## [What the task asks]
Copy out each of the entries below word for word, keeping every line as it appears.

## [Information given]
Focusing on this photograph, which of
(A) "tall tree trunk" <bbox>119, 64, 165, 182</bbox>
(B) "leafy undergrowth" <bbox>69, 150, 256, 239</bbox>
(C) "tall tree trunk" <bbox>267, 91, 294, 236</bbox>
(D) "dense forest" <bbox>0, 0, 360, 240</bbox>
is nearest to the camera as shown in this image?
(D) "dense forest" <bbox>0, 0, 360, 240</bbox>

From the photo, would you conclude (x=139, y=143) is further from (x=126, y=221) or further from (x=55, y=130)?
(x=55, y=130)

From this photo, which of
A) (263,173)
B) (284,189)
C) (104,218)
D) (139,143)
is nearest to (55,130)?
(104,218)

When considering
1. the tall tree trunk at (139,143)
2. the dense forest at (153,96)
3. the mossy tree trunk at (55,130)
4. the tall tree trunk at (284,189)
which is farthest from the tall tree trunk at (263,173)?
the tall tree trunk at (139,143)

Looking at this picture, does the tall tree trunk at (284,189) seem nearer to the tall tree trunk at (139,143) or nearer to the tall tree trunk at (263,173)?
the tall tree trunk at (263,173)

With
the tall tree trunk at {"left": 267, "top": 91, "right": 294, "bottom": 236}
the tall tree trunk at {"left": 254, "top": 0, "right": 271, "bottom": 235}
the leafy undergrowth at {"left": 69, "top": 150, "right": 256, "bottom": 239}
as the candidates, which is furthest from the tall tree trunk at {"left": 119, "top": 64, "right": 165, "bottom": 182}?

## [Response to the exercise]
Focusing on this photograph, which of
(A) "tall tree trunk" <bbox>119, 64, 165, 182</bbox>
(B) "leafy undergrowth" <bbox>69, 150, 256, 239</bbox>
(C) "tall tree trunk" <bbox>267, 91, 294, 236</bbox>
(D) "dense forest" <bbox>0, 0, 360, 240</bbox>
is nearest to the camera as shown in this image?
(D) "dense forest" <bbox>0, 0, 360, 240</bbox>

From the photo, would you conclude (x=139, y=143) is further from (x=126, y=221) or further from (x=55, y=130)?
(x=55, y=130)

From this photo, which of
A) (263,173)
B) (284,189)
C) (104,218)
D) (139,143)
is nearest to (55,130)?
(104,218)

When considering
1. the tall tree trunk at (139,143)
2. the dense forest at (153,96)
3. the mossy tree trunk at (55,130)
4. the tall tree trunk at (284,189)
which is farthest from the tall tree trunk at (263,173)?
the tall tree trunk at (139,143)

Looking at this picture, does the tall tree trunk at (284,189) seem nearer to the tall tree trunk at (139,143) or nearer to the tall tree trunk at (263,173)?
the tall tree trunk at (263,173)

With
the tall tree trunk at {"left": 267, "top": 91, "right": 294, "bottom": 236}
the tall tree trunk at {"left": 254, "top": 0, "right": 271, "bottom": 235}
the leafy undergrowth at {"left": 69, "top": 150, "right": 256, "bottom": 239}
as the candidates, which is furthest from the tall tree trunk at {"left": 119, "top": 64, "right": 165, "bottom": 182}?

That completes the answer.